Nouvelle
Massif, inerte, impassible, … marmoréen, minéral.
Tels sont les adjectifs dont m'affublent ceux qui me croisent et m'ignorent superbement.
De temps en temps, d'ailleurs, je me manifeste à leur attention en les égratignant ou en provoquant des ratés dans leur marche. C'est ma vengeance, c'est ma manière à moi d'exister.

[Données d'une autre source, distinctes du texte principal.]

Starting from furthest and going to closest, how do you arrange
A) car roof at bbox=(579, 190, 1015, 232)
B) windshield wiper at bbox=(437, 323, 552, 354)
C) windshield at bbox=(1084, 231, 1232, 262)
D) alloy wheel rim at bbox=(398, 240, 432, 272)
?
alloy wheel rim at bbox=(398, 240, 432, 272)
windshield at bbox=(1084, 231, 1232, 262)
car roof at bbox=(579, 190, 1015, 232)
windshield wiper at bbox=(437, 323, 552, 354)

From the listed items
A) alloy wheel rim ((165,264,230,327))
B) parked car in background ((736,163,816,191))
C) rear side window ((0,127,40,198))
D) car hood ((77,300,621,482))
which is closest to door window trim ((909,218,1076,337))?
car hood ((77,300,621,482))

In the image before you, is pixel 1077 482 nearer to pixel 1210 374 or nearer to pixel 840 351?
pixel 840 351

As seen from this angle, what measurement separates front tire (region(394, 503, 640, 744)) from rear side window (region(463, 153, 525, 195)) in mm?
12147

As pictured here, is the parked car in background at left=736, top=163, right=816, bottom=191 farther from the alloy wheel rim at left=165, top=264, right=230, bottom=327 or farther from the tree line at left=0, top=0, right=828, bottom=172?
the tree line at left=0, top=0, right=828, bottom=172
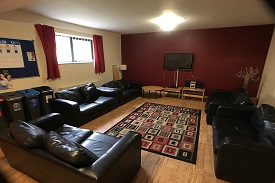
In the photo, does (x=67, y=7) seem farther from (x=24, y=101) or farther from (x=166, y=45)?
(x=166, y=45)

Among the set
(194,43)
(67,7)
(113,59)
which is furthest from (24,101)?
(194,43)

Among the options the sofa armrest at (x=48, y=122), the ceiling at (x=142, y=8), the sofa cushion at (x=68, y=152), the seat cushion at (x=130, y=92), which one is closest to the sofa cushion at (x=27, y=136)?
the sofa cushion at (x=68, y=152)

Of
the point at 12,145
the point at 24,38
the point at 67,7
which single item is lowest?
the point at 12,145

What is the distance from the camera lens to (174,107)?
168 inches

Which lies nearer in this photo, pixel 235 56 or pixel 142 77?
pixel 235 56

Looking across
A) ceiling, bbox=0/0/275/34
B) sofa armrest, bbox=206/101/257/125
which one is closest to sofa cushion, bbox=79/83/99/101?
ceiling, bbox=0/0/275/34

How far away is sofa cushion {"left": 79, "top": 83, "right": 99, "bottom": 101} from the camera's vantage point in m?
3.68

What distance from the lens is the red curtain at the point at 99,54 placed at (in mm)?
4734

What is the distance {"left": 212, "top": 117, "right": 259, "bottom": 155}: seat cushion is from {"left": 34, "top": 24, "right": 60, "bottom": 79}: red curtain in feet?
12.3

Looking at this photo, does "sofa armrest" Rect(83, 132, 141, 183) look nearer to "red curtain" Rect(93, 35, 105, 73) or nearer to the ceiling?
the ceiling

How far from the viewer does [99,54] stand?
491cm

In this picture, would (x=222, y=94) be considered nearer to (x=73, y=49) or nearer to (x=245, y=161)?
(x=245, y=161)

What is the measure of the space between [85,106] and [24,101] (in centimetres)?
117

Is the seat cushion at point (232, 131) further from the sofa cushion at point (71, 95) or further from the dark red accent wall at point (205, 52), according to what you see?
the sofa cushion at point (71, 95)
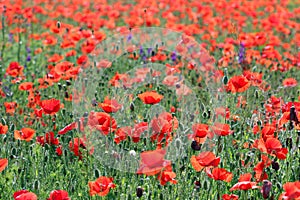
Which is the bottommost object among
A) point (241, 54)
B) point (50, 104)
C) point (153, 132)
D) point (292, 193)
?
point (292, 193)

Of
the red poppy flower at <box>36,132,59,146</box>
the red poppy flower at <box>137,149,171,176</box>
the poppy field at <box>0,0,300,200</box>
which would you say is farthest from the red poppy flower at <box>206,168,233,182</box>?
the red poppy flower at <box>36,132,59,146</box>

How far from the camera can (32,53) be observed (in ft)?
24.3

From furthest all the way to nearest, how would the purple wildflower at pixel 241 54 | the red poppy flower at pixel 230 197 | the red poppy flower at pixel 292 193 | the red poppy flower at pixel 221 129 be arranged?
the purple wildflower at pixel 241 54 → the red poppy flower at pixel 221 129 → the red poppy flower at pixel 230 197 → the red poppy flower at pixel 292 193

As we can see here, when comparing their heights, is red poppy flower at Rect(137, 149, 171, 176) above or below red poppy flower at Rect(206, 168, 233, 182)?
above

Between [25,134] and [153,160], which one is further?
[25,134]

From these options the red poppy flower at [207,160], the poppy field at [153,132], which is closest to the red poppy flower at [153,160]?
the poppy field at [153,132]

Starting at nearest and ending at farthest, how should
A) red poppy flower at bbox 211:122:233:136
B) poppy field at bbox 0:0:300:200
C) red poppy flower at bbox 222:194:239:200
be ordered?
red poppy flower at bbox 222:194:239:200
poppy field at bbox 0:0:300:200
red poppy flower at bbox 211:122:233:136

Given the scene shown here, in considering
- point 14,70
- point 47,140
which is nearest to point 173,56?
point 14,70

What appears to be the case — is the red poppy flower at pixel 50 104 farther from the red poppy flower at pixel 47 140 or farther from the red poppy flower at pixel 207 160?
the red poppy flower at pixel 207 160

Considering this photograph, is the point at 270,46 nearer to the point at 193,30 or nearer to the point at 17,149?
the point at 193,30

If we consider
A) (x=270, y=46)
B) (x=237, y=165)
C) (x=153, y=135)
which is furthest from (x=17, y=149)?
(x=270, y=46)

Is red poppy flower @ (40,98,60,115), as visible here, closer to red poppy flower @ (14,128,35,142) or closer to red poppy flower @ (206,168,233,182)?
red poppy flower @ (14,128,35,142)

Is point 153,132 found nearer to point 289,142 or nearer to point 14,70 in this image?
point 289,142

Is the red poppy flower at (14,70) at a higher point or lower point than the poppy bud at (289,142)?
higher
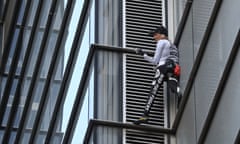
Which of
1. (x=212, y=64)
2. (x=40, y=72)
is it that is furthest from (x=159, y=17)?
(x=40, y=72)

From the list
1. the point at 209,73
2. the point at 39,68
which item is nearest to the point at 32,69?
the point at 39,68

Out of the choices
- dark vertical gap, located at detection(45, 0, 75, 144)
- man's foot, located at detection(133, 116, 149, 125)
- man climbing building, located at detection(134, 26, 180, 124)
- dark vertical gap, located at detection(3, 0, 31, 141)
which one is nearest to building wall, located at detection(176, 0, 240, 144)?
man climbing building, located at detection(134, 26, 180, 124)

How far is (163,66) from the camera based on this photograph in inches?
809

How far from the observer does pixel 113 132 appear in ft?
66.4

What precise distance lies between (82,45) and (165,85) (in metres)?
1.86

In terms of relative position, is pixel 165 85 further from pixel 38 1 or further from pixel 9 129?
pixel 9 129

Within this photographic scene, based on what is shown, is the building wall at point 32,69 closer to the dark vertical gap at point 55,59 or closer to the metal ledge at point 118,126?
the dark vertical gap at point 55,59

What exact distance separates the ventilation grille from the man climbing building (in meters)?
0.26

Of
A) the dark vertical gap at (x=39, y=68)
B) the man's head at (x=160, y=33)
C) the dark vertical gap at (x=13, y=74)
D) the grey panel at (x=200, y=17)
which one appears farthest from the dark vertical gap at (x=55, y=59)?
the dark vertical gap at (x=13, y=74)

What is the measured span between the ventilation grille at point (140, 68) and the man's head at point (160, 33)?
1.82ft

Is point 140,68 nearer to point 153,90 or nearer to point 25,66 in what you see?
point 153,90

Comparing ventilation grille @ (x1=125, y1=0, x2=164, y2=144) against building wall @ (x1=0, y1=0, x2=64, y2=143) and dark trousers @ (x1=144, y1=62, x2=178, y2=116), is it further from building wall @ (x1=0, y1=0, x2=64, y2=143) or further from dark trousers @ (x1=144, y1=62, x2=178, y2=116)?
building wall @ (x1=0, y1=0, x2=64, y2=143)

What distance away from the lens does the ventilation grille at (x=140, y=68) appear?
67.0ft

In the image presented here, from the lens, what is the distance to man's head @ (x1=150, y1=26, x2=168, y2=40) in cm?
2061
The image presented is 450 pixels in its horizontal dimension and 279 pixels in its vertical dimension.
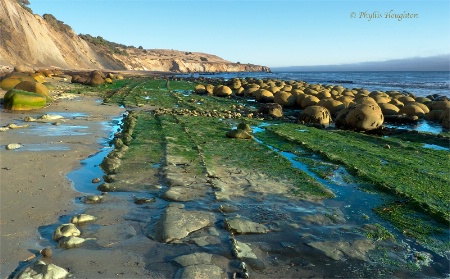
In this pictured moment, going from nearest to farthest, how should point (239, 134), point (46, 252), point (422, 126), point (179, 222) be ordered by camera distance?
1. point (46, 252)
2. point (179, 222)
3. point (239, 134)
4. point (422, 126)

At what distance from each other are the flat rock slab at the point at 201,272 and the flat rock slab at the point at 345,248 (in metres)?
Answer: 1.72

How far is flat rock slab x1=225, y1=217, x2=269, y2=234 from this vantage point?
621cm

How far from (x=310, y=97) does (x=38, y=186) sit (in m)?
20.3

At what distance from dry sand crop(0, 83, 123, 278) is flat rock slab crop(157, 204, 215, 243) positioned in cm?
178

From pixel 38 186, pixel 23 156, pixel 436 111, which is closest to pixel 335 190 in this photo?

On ne peut vouloir rester passif ! Je suis, pour eux, une chose qu'ils foulent, dédaignent, qui les encombre, souvent un obstacle matériel à leurs projets. Ils n'ont de considération pour moi que quand je peux être de quelque utilité.
Ce mépris avec lequel ils me traitent ! Leur suffisance, due à leur mobilité ! Dans leur système de classification du vivant je n'existe, que comme un « étant », un élément, le moins labile, le moins fluide des quatres.
Un jour, un des leurs, parmi les moins âgés, eut l'attention attirée par la rotondité d'un caillou. A l'imitation des adultes jetant sur les bêtes des tiges de bois, il lança ce caillou sur le sol.
Et là, il vit notre puissance. Une étincelle jaillit !
J'ignore ce qui se passa ensuite, mais j'observai qu'ils se mirent à récolter des silex. A les entrechoquer avec force. Était-ce la volonté de domination, la colère face à notre passivité, leur désir de montrer leur puissance ? Toujours est-il que les cailloux cédèrent et se brisèrent : l'homme plus fort que la pierre ! Mais pas sans une de nos petites vengeances, sous forme de coupures.
Dès ce moment ils eurent, à notre égard, une certain considération relative à l'usage qu'ils pouvaient faire de nous. Nous les aidâmes à maîtriser le monde ! Ils nous embauchèrent aussi dans leurs projets, tous plus grandioses l'un que l'autre. Nous devînmes les partenaires obligés de leurs créations.
D'obstacle sur leur route nous fûmes l'assistant de leurs chef-d'oeuvres.